Furthermore, these treatments do not address the underlying inflammation and fibrosis that seem to drive epithelial damage. Long-term treatments for this underlying inflammation involve the use of topical corticosteroids. Although often effective, these drugs have significant side effects, including glaucoma, ocular infection, cataracts, and delayed wound healing due to inhibition of growth factors critical in reepithelization.
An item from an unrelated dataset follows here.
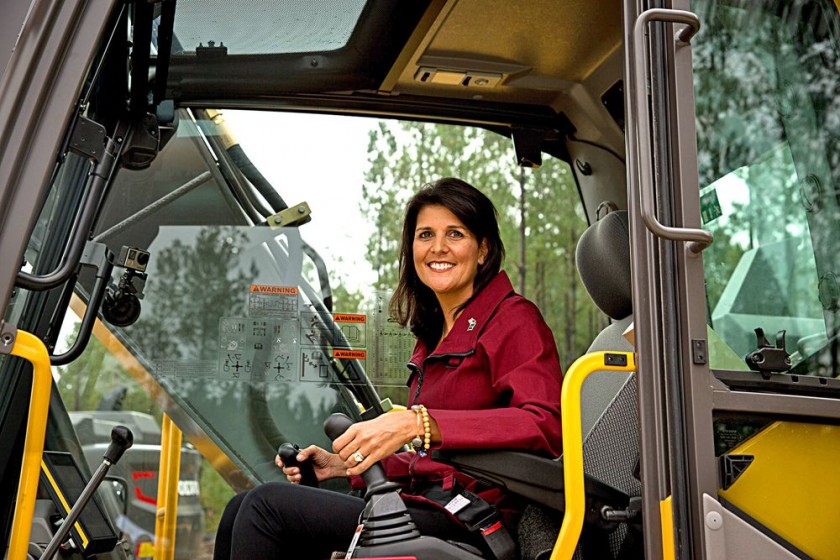 DESIGNACIÓN. La gobernadora de Carolina del Sur, Nikki Haley, ocupará en el futuro gobierno de Trump el cargo de...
Acetylcysteine 0.3% ophthalmic solution has been used to effectively treat FK.4 Treatment with this drop should be continued for at least 6 weeks; even if the filaments have cleared, continuation is key to avoid recurrence.4 Another agent, N-acetylcysteine, has been used to manage FK when conventional therapies have failed, but it is not commercially available in an ophthalmic solution and must be compounded by a pharmacist.5
Recently, the use of cryopreserved amniotic membranes (CAM) and dHAM is becoming more frequent to treat nonhealing corneal defects. The dry eye amniotic membrane (DREAM) study clearly showed increased rates of wound healing when using amniotic membrane grafts, with reduced fibrosis and increased epithelization after 1 week and 3 months.6 This is further substantiated by findings indicating that amniotic membrane products reduce TGF-Β signaling, epithelial-to-mesenchymal transition, and inflammatory signaling.7
Our case highlights the efficacy of dHAM supplemented with a diluted and buffered amniotic liquid product, such as Regener-Eyes, in the treatment of complicated KCS with FK. Although the patient had several risk factors for DED prior to her ocular surgeries, she was not diagnosed with DED prior to having cataract surgery. Her predisposing factors for DED include age greater than 40 years, female sex, and breast cancer treated with combination chemotherapy and radiation. Her two previous ocular surgeries, combined with her likely undiagnosed DED, led to the development of poor visual acuity and significant eye discomfort.8,9
Although some clinical guidelines suggest using CAM in the early treatment of advanced DED, dHAM was chosen to treat this patient.10,11 She needed to be able to drive herself to work and perform in a public-facing customer service capacity, and this option gave her excellent cosmesis as well as improved peripheral vision. Some cryopreserved membranes, although effective, can cause significant discomfort due to irritation caused by the outer ring.11
After two 7-day treatments with dHAM, followed by long-term treatment with amniotic membrane extract drops, our patient’s symptoms of FK and DED had largely resolved. This suggests that dHAM is effective at eliminating the signs and symptoms of this disease, likely through potent antiinflammatory action, coupled with reduced TGF-ß signaling. Although some initial studies have shown different concentrations of biologically active molecules in CAM compared to dHAM, more studies are required to elucidate whether these differences affect clinical outcomes.